Frye was a perfect fit from day one on the floor and in the locker room. He did a great job of spotting up and knocking down threes in his role as a stretch four. By many accounts, he actually helped bring the locker room together with his enthusiasm for playing for a winner and helped become a leader with the second unit. This was definitely a big win for Griffin and it could get better depending on what he can do with the trade exemption he got from the deal.

Traded Mike Dunleavy, Jr., Mo Williams & a first-round pick for Kyle Korver

The jury is still out on this one, but it definitely looks good right now. Dunleavy was brought in during the off-season to be another sharpshooting wing but hasn’t really found his way into the rotation.
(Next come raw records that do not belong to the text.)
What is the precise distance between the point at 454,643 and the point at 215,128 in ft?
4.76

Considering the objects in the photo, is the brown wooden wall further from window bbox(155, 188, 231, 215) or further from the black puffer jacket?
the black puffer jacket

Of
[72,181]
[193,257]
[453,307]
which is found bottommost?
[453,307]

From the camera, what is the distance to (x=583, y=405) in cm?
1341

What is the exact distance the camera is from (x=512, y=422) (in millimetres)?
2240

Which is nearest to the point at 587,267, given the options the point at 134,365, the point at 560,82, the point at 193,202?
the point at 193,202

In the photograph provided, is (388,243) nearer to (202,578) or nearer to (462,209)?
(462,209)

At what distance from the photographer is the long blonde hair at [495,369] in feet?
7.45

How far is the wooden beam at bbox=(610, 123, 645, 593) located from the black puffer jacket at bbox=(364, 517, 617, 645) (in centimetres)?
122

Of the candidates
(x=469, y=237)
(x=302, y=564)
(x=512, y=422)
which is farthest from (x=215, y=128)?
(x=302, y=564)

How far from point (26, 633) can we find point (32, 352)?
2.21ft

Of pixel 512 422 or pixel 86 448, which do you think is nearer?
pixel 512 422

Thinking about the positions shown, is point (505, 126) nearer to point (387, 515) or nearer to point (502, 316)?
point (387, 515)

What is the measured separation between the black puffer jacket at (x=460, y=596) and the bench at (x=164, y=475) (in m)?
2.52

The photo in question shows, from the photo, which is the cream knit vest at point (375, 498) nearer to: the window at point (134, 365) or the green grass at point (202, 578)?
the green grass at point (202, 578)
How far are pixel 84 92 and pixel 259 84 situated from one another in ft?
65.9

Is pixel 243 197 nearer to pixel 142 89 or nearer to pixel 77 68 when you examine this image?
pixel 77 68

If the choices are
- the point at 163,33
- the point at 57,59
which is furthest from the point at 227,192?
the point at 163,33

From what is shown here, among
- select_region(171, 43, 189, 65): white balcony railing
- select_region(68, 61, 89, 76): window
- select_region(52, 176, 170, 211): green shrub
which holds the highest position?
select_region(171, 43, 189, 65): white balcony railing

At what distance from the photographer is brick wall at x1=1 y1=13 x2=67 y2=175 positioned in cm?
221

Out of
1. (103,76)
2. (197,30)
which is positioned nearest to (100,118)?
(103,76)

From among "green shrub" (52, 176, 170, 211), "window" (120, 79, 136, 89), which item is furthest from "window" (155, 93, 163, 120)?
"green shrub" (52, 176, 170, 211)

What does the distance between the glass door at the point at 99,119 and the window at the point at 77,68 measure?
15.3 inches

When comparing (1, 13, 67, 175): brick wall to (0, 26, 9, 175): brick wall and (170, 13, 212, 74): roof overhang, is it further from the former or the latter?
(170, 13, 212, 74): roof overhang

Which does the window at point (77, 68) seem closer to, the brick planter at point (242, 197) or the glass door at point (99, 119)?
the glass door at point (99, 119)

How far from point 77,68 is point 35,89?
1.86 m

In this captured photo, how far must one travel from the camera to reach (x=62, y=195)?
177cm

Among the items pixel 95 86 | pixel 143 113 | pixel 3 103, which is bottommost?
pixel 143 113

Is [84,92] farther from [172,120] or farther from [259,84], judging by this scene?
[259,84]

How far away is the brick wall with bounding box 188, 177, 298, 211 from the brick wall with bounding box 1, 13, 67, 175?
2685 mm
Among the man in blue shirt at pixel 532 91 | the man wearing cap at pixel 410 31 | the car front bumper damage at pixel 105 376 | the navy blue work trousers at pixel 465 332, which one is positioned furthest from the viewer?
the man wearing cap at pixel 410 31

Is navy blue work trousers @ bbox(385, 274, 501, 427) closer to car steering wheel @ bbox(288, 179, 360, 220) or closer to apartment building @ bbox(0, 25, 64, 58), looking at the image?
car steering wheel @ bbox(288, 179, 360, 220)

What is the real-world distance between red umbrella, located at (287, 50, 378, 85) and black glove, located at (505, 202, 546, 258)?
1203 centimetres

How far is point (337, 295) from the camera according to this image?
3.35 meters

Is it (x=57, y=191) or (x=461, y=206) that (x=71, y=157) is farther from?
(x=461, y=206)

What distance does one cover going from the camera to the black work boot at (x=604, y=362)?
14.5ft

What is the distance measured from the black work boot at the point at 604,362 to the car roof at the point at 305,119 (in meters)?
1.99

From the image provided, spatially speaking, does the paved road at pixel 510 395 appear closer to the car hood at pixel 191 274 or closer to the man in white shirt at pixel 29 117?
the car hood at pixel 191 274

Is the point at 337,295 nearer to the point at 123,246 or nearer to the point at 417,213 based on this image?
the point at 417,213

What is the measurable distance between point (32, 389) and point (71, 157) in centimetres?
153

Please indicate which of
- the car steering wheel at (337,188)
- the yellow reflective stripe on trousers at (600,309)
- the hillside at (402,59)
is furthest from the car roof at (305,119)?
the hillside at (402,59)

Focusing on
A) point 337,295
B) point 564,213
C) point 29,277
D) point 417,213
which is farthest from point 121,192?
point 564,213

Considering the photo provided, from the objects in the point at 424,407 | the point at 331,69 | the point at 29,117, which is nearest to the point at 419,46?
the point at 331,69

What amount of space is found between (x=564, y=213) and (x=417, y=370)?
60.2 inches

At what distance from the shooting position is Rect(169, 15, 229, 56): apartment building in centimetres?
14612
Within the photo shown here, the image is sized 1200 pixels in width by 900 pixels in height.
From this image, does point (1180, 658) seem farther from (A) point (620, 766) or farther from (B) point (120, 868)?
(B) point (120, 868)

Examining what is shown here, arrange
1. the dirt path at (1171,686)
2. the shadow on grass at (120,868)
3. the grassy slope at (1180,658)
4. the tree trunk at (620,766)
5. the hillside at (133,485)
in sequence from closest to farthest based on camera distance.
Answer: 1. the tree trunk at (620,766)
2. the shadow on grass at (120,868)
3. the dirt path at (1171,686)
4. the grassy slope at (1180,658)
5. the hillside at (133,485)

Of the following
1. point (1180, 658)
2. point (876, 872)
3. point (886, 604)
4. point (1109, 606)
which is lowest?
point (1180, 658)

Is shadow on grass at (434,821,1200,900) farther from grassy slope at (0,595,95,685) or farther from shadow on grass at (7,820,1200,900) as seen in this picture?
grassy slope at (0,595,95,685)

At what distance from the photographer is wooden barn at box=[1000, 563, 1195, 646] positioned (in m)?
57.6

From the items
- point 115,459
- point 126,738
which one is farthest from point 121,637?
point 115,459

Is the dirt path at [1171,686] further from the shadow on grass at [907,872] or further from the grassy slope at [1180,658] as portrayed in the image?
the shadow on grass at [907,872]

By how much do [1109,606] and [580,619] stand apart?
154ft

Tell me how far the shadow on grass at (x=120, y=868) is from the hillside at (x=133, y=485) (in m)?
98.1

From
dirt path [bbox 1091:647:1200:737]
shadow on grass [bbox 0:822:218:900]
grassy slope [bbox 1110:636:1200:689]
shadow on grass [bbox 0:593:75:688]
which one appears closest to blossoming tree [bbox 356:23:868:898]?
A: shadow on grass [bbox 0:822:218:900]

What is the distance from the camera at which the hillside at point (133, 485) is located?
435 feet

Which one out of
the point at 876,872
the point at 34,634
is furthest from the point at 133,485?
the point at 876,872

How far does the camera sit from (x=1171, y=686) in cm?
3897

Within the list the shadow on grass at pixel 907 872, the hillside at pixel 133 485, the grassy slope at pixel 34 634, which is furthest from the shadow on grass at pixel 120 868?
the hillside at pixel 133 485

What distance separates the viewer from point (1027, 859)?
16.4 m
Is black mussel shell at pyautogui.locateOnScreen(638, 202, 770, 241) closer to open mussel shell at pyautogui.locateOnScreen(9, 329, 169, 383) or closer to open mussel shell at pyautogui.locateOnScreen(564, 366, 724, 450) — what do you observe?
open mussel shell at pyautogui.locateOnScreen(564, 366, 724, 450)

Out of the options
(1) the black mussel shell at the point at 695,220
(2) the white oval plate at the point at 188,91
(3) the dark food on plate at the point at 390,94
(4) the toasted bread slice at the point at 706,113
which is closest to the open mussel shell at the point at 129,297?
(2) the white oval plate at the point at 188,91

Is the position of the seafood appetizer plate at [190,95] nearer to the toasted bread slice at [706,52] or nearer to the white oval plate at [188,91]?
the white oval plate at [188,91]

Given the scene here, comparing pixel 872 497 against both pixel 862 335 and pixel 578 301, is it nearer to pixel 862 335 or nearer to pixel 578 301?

Mo Williams has taken up a roster spot because of his refusal to just retire, so Griffin took two guys that were giving him nothing and a draft pick and turned them into one of the best catch-and-shoot scorers in the NBA. Korver should fit right in as a complementary shooter to help space the floor for LeBron and Kyrie and he will definitely help fill the void until JR Smith comes back. The results remain to be seen, but on paper, this looks like another huge victory for Griffin.

Looking at his body of work, I don’t think there is any way that people can argue that David Griffin is not one of the top executives in the NBA. Over the last few years, he has traded Andrew Wiggins, Anthony Bennett (who is now out of the league), Dion Waiters, Anderson Varejao, Mike Dunleavy, Mo Williams, a bunch of bench warmers and some draft picks.  In return, he got Kevin Love, Iman Shumpert, JR Smith, Timofey Mozgov, Channing Frye and Kyle Korver.  I would say that is a giant net return on talent. He also made a tough call on firing his coach in the middle of the season. The result of his effort is at least one NBA Championship, and his team should be in a position to add to that for years to come.